While it has been reported that a sparse sarcoplasmic reticulum (SR) and a low SR Ca(2+) pump density exist at birth, we and others have recently shown that significant amounts of Ca(2+) are stored in the neonatal rabbit heart SR. Here we try to determine developmental changes in SR Ca(2+) loading mechanisms and Ca(2+) pump efficacy in rabbit ventricular myocytes. SR Ca(2+) loading (load(SR)) and k(0.5) (Ca(2+) concentration at half-maximal SR Ca(2+) uptake) were higher and lower, respectively, in younger age groups. Inhibition of the L-type calcium current (I(Ca)) with 15 microM nifedipine dramatically reduced load(SR) in older but not in younger age groups. In contrast, subsequent inhibition of the Na(+)/Ca(2+) exchanger (NCX) with 10 microM KB-R7943 strongly reduced load(SR) in the younger but not the older age groups. Accordingly, the time integral of the inward NCX current (tail I(NCX)) elicited on repolarization was highly sensitive to nifedipine in the older groups and sensitive to KB-R7943 in the younger groups.
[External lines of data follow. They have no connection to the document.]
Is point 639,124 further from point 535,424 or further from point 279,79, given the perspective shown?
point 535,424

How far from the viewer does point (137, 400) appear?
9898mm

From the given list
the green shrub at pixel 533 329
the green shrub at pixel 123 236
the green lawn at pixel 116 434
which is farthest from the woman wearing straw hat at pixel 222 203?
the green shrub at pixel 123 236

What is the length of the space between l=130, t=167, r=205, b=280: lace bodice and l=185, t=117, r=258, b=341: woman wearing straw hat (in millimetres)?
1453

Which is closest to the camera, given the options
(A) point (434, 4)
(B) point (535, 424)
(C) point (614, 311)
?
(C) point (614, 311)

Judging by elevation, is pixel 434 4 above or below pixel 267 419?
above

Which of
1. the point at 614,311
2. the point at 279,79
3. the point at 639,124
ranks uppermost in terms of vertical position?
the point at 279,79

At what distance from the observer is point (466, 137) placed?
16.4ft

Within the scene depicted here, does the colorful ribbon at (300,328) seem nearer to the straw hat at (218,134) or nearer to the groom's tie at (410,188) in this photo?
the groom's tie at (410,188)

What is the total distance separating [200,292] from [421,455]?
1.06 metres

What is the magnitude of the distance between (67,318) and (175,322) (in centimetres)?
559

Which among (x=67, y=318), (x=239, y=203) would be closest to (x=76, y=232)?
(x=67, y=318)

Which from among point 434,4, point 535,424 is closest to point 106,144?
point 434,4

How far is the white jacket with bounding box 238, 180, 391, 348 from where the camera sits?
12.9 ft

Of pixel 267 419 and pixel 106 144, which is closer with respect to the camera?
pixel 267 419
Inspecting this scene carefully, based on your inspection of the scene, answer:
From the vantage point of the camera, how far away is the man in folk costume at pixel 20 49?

Interestingly, slow SR loading took place in the presence of both nifedipine and KB-R7943 in all age groups, although it was less prominent in the older groups. We conclude that the SR loading capacity at the earliest postnatal stages is at least as large as that of adult myocytes. However, reverse-mode NCX plays a prominent role in SR Ca(2+) loading at early postnatal stages while I(Ca) is the main source of SR Ca(2+) loading at late postnatal and adult stages.